Let’s take a closer look at two popular retailers, BJ’s Wholesale Club, Inc. They are very different types of retailers, but we are still able to look them and compare their different and similar retailing strategies.
BJ’s is a leading warehouse retailer that first opened its doors in 1984. It has 144 store locations in 15 states on the east coast and also in Ohio. A wide variety of products are sold. The departments of BJ’s stores are comparable to Miejer’s or a Wal-Mart superstore, but with a much more limited selection of goods that are constantly changing. BJ’s appeals to two target market groups, families and businesses by “Provide[ing] our members with high quality merchandise at prices that are consistently lower than any competitive format.” Families are able to save money and also time with fewer trips to the store. Businesses are able to get the quantities of product needed at reasonable prices as compared to other channels of distribution.
Home Depot is the largest home improvement retailer in North America. It operates over 1,500 stores in 50 states, 13 provinces and Puerto Rico. Stores offer a very extended line of home improvement products at competitive prices, over 35,000 to be more precise. Home Depot considers do-it-yourselfers, as well as home improvement, construction and building maintenance professionals as its target market.

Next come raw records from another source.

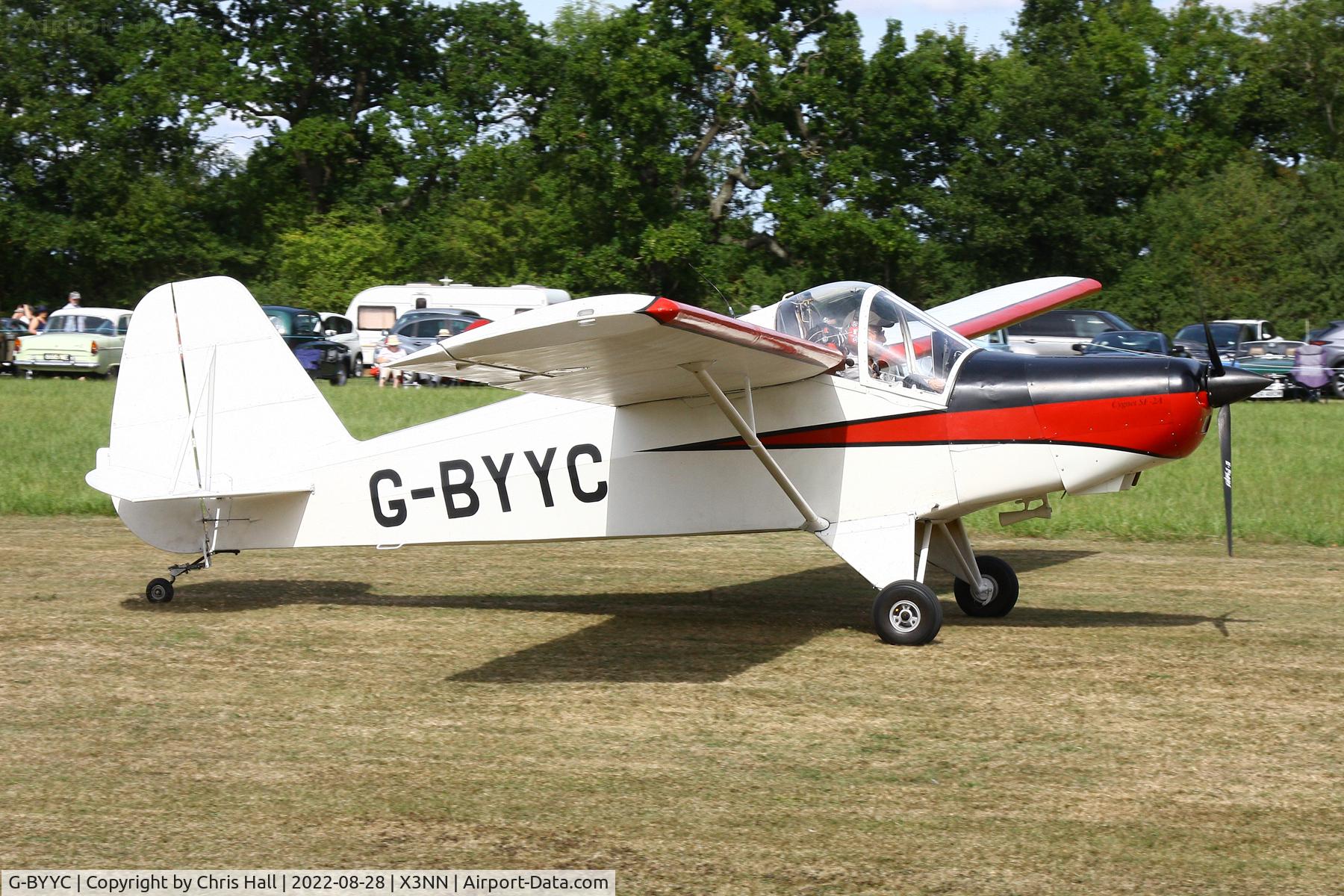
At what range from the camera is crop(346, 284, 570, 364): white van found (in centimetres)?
3788

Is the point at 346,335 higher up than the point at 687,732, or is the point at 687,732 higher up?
the point at 346,335

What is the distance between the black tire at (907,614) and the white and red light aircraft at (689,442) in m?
0.01

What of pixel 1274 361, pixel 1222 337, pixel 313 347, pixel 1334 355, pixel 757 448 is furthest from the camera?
pixel 1222 337

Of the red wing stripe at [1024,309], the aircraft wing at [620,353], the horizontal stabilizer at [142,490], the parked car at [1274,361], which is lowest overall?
the horizontal stabilizer at [142,490]

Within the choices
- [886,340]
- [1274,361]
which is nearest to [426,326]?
[1274,361]

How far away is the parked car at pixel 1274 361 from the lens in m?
30.3

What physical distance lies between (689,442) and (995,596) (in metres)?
2.46

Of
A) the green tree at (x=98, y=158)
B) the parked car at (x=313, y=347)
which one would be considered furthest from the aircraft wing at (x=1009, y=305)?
the green tree at (x=98, y=158)

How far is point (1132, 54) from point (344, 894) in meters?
58.0

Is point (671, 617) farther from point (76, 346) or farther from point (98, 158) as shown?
point (98, 158)

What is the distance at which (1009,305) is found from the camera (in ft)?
37.2

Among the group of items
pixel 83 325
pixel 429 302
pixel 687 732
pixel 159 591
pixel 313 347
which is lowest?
pixel 687 732

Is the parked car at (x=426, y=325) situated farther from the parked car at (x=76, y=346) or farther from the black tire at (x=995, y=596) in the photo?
Result: the black tire at (x=995, y=596)

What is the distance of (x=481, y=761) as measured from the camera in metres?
5.96
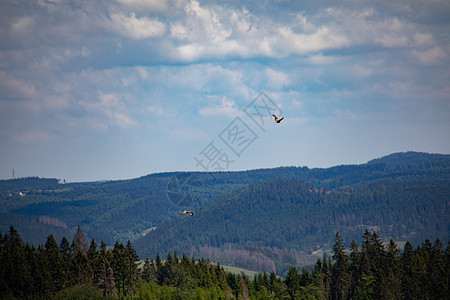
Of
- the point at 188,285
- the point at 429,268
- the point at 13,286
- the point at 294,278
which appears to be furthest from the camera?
the point at 294,278

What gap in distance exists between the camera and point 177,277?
124 m

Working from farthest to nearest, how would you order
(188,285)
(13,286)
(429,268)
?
(188,285)
(429,268)
(13,286)

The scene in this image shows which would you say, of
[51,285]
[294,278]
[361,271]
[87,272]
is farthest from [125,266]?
[361,271]

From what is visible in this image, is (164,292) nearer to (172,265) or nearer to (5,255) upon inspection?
Result: (172,265)

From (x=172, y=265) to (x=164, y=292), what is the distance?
16956mm

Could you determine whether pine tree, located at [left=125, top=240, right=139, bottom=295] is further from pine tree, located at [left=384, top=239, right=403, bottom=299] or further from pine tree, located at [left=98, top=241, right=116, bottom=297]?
pine tree, located at [left=384, top=239, right=403, bottom=299]

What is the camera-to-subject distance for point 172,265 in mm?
132750

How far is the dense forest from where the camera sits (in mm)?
104125

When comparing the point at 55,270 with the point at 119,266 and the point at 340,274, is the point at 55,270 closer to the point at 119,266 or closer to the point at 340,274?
the point at 119,266

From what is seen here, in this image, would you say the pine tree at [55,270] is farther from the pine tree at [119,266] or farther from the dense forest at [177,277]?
the pine tree at [119,266]

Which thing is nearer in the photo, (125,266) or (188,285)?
(125,266)

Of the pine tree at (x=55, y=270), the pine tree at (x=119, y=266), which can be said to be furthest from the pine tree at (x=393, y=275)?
the pine tree at (x=55, y=270)

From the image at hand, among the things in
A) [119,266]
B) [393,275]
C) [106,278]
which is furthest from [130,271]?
[393,275]

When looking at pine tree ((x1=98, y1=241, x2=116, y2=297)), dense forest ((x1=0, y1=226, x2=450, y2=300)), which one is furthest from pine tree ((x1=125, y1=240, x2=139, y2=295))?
pine tree ((x1=98, y1=241, x2=116, y2=297))
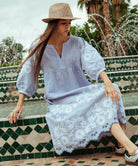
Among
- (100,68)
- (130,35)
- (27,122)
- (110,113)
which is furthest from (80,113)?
(130,35)

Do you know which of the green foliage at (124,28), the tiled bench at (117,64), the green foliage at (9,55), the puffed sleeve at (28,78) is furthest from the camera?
the green foliage at (124,28)

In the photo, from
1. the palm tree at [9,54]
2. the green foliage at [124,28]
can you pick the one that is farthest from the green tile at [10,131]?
the green foliage at [124,28]

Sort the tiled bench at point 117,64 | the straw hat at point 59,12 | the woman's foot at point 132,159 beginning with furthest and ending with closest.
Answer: the tiled bench at point 117,64, the straw hat at point 59,12, the woman's foot at point 132,159

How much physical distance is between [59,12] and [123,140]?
3.34ft

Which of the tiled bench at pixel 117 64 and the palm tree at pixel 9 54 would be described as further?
the palm tree at pixel 9 54

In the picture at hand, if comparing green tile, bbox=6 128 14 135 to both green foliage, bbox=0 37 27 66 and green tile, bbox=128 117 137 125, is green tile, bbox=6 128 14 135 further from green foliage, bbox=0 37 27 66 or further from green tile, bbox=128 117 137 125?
green foliage, bbox=0 37 27 66

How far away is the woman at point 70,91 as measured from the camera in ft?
6.64

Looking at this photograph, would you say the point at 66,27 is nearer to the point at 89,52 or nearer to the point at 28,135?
the point at 89,52

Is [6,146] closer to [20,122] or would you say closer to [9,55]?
[20,122]

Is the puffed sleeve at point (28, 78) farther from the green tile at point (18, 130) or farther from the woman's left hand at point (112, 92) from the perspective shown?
the woman's left hand at point (112, 92)

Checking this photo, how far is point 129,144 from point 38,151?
85 centimetres

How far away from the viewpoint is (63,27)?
2199 millimetres

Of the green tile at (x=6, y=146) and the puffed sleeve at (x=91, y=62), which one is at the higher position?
the puffed sleeve at (x=91, y=62)

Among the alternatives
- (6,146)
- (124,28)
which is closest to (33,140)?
(6,146)
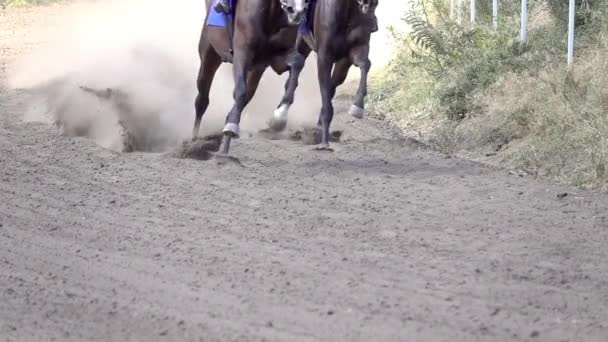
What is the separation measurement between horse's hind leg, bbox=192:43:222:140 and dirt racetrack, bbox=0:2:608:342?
1.58 meters

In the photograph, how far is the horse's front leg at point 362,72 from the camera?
12.1 meters

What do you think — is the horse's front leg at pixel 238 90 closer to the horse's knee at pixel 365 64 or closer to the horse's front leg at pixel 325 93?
the horse's front leg at pixel 325 93

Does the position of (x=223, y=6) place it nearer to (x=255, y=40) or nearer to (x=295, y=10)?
(x=255, y=40)

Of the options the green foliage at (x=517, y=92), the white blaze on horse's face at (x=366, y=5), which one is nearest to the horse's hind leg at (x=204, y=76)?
the white blaze on horse's face at (x=366, y=5)

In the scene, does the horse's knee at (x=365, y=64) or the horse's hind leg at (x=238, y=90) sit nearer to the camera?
the horse's hind leg at (x=238, y=90)

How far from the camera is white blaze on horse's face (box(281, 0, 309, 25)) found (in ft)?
37.0

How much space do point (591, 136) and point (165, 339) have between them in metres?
6.20

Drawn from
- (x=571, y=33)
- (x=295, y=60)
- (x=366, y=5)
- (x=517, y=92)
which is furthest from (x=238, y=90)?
(x=571, y=33)

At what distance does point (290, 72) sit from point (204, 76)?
1.32 m

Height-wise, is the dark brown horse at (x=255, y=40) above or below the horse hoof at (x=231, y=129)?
above

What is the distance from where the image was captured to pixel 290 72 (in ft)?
40.2

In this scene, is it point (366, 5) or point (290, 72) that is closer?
point (366, 5)

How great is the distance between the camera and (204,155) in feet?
38.7

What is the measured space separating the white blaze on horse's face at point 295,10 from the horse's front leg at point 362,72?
1.05 metres
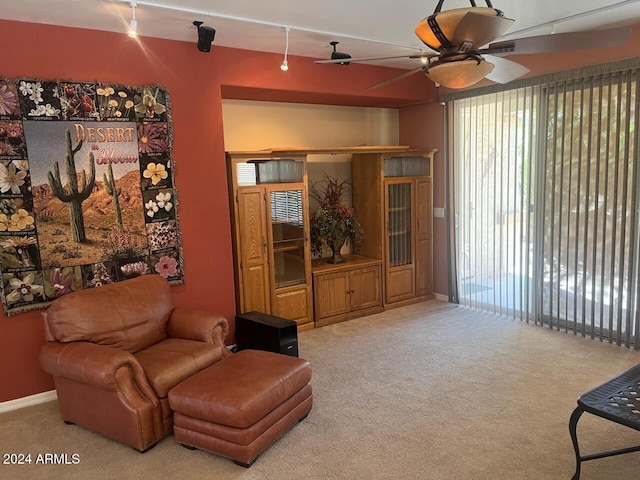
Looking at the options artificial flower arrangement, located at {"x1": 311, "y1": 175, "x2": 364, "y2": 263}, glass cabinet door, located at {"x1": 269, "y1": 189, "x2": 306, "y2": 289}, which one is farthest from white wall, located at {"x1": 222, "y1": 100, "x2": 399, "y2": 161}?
glass cabinet door, located at {"x1": 269, "y1": 189, "x2": 306, "y2": 289}

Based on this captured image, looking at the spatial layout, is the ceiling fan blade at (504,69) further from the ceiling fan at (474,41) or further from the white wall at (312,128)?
the white wall at (312,128)

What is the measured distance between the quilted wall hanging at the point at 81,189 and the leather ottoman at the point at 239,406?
4.33ft

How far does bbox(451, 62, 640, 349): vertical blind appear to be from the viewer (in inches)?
153

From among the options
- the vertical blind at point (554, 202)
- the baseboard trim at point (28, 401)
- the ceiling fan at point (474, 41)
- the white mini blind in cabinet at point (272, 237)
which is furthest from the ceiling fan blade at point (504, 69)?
the baseboard trim at point (28, 401)

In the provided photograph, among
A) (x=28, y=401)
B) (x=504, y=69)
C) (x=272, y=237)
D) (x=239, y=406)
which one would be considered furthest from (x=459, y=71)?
(x=28, y=401)

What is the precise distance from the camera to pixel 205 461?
8.65ft

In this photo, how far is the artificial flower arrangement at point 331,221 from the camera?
4918mm

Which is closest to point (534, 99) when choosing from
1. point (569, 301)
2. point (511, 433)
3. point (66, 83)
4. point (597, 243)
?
point (597, 243)

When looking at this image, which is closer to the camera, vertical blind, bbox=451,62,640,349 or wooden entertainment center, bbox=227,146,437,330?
vertical blind, bbox=451,62,640,349

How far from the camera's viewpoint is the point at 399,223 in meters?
5.36

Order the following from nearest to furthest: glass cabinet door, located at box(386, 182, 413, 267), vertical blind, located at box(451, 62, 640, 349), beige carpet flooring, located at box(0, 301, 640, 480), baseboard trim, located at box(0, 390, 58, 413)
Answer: beige carpet flooring, located at box(0, 301, 640, 480) → baseboard trim, located at box(0, 390, 58, 413) → vertical blind, located at box(451, 62, 640, 349) → glass cabinet door, located at box(386, 182, 413, 267)

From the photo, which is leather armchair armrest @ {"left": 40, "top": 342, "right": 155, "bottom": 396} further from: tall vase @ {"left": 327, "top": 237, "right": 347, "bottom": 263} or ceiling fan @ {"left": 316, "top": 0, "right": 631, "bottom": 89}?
tall vase @ {"left": 327, "top": 237, "right": 347, "bottom": 263}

When looking at location considerations we can see that BJ’s and Home Depot have a few differences. BJ’s is able to locate stores a bit out of the customer’s way. Stores are usuallly located just outside shopping hubs, but because customers come for qauntity and value they are willing to accept the inconvenience of further distance or poor traffic patterns. This location strategy saves BJ’s money and time beacause the land is a little cheaper, and regulations may be less demanding. Home Depot on the other hand, needs locations that are more convenient for their customers, because while prices are competitive, they aren’t much lower so competition is much stronger.